The core idea is to perform a post-order traversal of the tree. For each node, we need to know:

  1. The depth of the subtree rooted at that node: This is calculated recursively by adding 1 to the maximum depth of its left and right subtrees.

  2. The smallest subtree containing all deepest nodes of its subtree: This is the crucial part.

    • If the left subtree is deeper than the right subtree, the smallest subtree is the result from the left subtree.
    • If the right subtree is deeper, the smallest subtree is the result from the right subtree.
    • If both subtrees have the same depth, the current node itself is the smallest subtree because it's the lowest common ancestor of all deepest nodes in its subtree.

Algorithm:

The dfs function recursively processes each node:

  1. Base Case: If the node is null, return null (no subtree) and depth 0.

  2. Recursive Step:

    • Recursively call dfs on the left and right children to get their smallest subtrees (leftSubtree, rightSubtree) and their depths (leftDepth, rightDepth).
    • Compare leftDepth and rightDepth:
      • If leftDepth > rightDepth, the smallest subtree is leftSubtree, and the depth is leftDepth + 1.
      • If leftDepth < rightDepth, the smallest subtree is rightSubtree, and the depth is rightDepth + 1.
      • If leftDepth == rightDepth, the current node is the smallest subtree, and the depth is leftDepth + 1.

  3. Return Value: The function returns a pair: (smallestSubtree, depth).

The main function simply calls dfs(root) and returns the first element of the resulting pair, which is the smallestSubtree.

Time and Space Complexity:

  • Time Complexity: O(N), where N is the number of nodes in the tree.
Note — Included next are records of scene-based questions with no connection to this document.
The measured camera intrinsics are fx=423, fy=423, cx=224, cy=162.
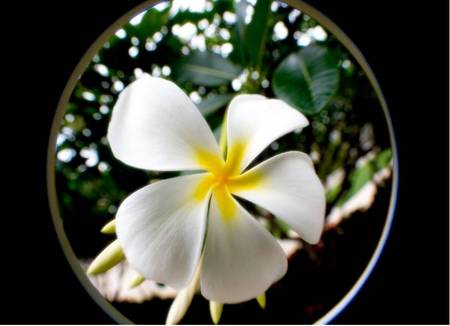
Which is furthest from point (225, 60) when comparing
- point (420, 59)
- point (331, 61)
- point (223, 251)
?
point (223, 251)

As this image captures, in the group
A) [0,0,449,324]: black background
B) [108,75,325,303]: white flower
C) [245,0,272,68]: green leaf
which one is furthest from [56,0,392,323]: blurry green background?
[108,75,325,303]: white flower

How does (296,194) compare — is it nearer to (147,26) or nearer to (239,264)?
(239,264)

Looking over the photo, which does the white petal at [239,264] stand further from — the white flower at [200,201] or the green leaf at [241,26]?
the green leaf at [241,26]

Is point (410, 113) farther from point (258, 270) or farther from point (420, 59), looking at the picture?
point (258, 270)

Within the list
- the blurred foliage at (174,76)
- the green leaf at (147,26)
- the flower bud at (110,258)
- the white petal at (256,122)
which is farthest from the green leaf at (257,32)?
the flower bud at (110,258)

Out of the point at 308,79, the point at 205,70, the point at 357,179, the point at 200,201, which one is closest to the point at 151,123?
the point at 200,201

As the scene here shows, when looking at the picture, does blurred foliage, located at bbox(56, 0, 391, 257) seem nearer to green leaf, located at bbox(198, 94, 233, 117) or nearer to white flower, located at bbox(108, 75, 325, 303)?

We visit each node exactly once during the DFS traversal.
  • Space Complexity: O(H), where H is the height of the tree. This is due to the recursive call stack. In the worst case (a skewed tree), H can be N, resulting in O(N) space complexity. However, for balanced trees, H is log(N), leading to O(log N) space complexity.

Code (Python):

class TreeNode:
    def __init__(self, val=0, left=None, right=None):
        self.val = val
        self.left = left
        self.right = right
 
def subtreeWithAllDeepest(root: TreeNode) -> TreeNode:
    def dfs(node: TreeNode):
        if not node:
            return None, 0  # Return None subtree and depth 0 for empty subtree
        
        left_subtree, left_depth = dfs(node.left)
        right_subtree, right_depth = dfs(node.right)
 
        if left_depth > right_depth:
            return left_subtree, left_depth + 1
        elif right_depth > left_depth:
            return right_subtree, right_depth + 1
        else:
            return node, left_depth + 1
 
    return dfs(root)[0]

The code in other languages (Java, C++, Go, TypeScript) follows the same logic, differing only in syntax. The key is the recursive dfs function and the handling of the different depth cases.